= Work to do =
Format the rows below as a Markdown table with the columns "No." and "Line", one numbered line per table row and blank lines omitted. Cover only the lines from the one holding "Is <region>480, 155, 580, 215</region>: black" through the end of the rows, inclusive.

[Source data]
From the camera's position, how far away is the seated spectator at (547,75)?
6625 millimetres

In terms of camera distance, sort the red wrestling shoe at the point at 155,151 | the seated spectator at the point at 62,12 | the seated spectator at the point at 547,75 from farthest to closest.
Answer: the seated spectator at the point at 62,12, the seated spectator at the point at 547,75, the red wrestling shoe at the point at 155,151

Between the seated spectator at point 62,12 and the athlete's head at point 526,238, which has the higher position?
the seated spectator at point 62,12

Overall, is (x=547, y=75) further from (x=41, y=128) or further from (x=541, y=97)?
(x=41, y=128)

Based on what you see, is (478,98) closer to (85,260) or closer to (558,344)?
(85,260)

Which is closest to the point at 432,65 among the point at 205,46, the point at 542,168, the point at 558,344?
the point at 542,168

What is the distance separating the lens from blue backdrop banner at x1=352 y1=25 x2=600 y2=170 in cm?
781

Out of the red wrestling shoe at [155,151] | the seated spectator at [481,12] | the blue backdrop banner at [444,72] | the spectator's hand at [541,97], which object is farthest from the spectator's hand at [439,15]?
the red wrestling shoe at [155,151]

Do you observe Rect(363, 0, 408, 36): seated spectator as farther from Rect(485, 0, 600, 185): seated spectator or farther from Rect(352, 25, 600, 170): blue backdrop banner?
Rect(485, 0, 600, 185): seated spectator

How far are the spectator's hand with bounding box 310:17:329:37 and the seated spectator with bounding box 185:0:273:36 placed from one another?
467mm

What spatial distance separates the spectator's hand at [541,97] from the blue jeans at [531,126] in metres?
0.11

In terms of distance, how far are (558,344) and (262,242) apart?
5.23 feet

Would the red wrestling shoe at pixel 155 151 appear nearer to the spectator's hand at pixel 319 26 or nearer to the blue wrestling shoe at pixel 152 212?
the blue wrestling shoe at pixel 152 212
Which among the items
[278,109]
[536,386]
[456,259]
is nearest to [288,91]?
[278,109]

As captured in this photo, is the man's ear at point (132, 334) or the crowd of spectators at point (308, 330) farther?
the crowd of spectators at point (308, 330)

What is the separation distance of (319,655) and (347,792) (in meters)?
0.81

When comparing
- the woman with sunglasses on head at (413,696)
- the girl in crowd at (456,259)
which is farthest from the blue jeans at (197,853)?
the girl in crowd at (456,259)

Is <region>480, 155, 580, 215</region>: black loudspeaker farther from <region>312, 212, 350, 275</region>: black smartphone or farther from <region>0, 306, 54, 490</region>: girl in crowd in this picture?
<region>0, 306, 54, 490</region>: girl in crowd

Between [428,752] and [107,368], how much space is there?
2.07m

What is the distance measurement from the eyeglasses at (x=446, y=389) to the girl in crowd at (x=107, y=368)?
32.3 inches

= Result of this task =
| No. | Line |
|---|---|
| 1 | Is <region>480, 155, 580, 215</region>: black loudspeaker farther from <region>312, 212, 350, 275</region>: black smartphone or farther from <region>0, 306, 54, 490</region>: girl in crowd in this picture? |
| 2 | <region>0, 306, 54, 490</region>: girl in crowd |
| 3 | Between [428,752] and [107,368], how much space is there? |
| 4 | 2.07m |
| 5 | What is the distance measurement from the eyeglasses at (x=446, y=389) to the girl in crowd at (x=107, y=368)? |
| 6 | 32.3 inches |